*** Begin section ***

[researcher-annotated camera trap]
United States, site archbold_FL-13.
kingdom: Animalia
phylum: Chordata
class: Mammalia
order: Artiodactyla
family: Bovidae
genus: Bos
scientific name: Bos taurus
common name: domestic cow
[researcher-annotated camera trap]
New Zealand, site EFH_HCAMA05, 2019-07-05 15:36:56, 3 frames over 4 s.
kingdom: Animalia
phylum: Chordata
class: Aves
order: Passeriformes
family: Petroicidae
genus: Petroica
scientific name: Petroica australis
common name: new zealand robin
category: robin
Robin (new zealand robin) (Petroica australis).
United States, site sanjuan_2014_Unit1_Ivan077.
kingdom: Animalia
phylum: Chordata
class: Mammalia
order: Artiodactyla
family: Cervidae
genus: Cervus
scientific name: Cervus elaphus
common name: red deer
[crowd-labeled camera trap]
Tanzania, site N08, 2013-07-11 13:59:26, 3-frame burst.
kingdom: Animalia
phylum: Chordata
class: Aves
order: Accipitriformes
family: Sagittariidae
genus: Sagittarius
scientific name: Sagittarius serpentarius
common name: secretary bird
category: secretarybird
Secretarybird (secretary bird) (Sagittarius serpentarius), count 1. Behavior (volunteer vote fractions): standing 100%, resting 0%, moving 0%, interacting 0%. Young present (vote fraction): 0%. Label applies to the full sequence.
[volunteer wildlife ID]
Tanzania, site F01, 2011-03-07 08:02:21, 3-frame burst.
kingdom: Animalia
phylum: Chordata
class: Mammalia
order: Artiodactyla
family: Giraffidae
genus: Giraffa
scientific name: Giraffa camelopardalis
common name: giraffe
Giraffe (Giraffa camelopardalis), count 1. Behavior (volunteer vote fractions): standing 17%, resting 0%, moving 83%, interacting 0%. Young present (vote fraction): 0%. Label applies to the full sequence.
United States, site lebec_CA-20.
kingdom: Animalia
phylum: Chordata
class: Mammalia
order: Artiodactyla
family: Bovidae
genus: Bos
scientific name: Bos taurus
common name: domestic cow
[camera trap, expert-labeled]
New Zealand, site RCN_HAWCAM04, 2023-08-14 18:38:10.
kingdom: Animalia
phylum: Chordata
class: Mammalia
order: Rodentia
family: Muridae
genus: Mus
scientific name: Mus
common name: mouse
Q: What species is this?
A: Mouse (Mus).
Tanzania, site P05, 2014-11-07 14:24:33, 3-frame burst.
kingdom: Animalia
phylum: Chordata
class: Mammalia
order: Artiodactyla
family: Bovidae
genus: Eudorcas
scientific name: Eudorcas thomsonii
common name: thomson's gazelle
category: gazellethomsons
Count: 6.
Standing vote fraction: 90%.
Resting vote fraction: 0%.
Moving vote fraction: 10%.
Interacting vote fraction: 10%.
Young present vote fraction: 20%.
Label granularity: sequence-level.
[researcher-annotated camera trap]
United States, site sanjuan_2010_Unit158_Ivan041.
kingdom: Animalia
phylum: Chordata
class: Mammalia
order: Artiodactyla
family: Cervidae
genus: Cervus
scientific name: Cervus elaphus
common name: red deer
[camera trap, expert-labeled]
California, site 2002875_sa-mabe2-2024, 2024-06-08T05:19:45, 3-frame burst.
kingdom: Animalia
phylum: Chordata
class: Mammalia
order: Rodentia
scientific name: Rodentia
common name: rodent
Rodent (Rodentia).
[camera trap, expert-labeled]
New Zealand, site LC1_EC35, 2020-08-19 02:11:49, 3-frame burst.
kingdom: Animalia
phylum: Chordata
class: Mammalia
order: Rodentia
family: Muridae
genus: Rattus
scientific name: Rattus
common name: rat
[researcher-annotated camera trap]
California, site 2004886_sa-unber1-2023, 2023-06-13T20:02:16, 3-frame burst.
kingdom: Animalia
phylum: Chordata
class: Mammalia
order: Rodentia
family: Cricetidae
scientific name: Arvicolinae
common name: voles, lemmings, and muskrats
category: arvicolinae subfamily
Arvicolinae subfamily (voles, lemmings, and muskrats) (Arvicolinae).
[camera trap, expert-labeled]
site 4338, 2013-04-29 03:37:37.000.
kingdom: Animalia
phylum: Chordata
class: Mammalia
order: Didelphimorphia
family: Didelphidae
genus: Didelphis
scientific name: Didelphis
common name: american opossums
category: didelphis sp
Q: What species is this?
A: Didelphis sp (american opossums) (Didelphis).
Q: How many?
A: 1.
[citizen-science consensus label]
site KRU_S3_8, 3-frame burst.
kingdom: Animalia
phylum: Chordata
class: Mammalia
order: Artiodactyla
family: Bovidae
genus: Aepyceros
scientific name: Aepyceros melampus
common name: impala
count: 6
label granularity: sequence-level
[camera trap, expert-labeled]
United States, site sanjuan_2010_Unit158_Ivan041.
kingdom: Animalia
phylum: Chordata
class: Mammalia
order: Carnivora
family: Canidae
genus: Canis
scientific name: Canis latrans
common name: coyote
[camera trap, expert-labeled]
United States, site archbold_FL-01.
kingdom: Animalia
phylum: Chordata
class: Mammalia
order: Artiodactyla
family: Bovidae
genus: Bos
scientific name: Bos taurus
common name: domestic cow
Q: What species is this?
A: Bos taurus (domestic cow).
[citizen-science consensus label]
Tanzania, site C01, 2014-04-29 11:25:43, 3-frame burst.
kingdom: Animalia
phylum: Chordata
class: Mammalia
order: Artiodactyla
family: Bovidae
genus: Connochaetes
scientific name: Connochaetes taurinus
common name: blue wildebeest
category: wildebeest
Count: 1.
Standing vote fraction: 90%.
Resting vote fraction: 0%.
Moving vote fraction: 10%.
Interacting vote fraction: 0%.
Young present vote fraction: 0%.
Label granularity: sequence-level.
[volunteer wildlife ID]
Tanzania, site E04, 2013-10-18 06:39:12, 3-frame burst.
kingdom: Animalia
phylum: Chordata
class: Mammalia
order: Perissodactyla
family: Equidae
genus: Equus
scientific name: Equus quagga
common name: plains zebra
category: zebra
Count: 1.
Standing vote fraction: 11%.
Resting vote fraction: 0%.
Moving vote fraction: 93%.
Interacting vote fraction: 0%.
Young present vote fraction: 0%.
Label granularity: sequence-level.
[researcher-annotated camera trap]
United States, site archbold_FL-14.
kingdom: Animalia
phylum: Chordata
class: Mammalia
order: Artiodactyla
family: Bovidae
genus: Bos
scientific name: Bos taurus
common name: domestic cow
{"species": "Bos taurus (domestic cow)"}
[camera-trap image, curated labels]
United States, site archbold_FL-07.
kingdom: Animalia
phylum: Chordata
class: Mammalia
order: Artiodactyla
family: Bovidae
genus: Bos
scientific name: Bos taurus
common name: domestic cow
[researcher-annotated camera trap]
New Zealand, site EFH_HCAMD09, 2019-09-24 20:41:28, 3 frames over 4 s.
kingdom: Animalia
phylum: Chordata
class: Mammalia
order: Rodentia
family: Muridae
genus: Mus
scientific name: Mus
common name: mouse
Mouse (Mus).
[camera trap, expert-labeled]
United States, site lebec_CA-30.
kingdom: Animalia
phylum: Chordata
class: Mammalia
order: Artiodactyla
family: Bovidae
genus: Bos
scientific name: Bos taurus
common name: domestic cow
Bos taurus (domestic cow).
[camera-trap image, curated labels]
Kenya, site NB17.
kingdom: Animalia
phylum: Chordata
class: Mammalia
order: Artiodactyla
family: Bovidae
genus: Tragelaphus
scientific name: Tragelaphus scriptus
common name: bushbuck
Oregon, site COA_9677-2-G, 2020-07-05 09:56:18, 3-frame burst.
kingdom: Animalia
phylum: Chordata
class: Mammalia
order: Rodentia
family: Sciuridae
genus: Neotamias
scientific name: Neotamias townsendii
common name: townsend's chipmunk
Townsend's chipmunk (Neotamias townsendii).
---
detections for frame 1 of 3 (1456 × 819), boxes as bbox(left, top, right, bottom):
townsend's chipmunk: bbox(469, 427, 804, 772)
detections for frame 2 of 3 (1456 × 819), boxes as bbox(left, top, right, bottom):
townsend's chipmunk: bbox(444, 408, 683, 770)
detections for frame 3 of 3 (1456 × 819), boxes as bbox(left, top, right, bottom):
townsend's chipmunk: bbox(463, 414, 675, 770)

*** End section ***

Assignment ->
Start at the first line of the material. Reproduce every line exactly, ending with the line that holds "genus: Giraffa".

Response for this exercise ->
[researcher-annotated camera trap]
United States, site archbold_FL-13.
kingdom: Animalia
phylum: Chordata
class: Mammalia
order: Artiodactyla
family: Bovidae
genus: Bos
scientific name: Bos taurus
common name: domestic cow
[researcher-annotated camera trap]
New Zealand, site EFH_HCAMA05, 2019-07-05 15:36:56, 3 frames over 4 s.
kingdom: Animalia
phylum: Chordata
class: Aves
order: Passeriformes
family: Petroicidae
genus: Petroica
scientific name: Petroica australis
common name: new zealand robin
category: robin
Robin (new zealand robin) (Petroica australis).
United States, site sanjuan_2014_Unit1_Ivan077.
kingdom: Animalia
phylum: Chordata
class: Mammalia
order: Artiodactyla
family: Cervidae
genus: Cervus
scientific name: Cervus elaphus
common name: red deer
[crowd-labeled camera trap]
Tanzania, site N08, 2013-07-11 13:59:26, 3-frame burst.
kingdom: Animalia
phylum: Chordata
class: Aves
order: Accipitriformes
family: Sagittariidae
genus: Sagittarius
scientific name: Sagittarius serpentarius
common name: secretary bird
category: secretarybird
Secretarybird (secretary bird) (Sagittarius serpentarius), count 1. Behavior (volunteer vote fractions): standing 100%, resting 0%, moving 0%, interacting 0%. Young present (vote fraction): 0%. Label applies to the full sequence.
[volunteer wildlife ID]
Tanzania, site F01, 2011-03-07 08:02:21, 3-frame burst.
kingdom: Animalia
phylum: Chordata
class: Mammalia
order: Artiodactyla
family: Giraffidae
genus: Giraffa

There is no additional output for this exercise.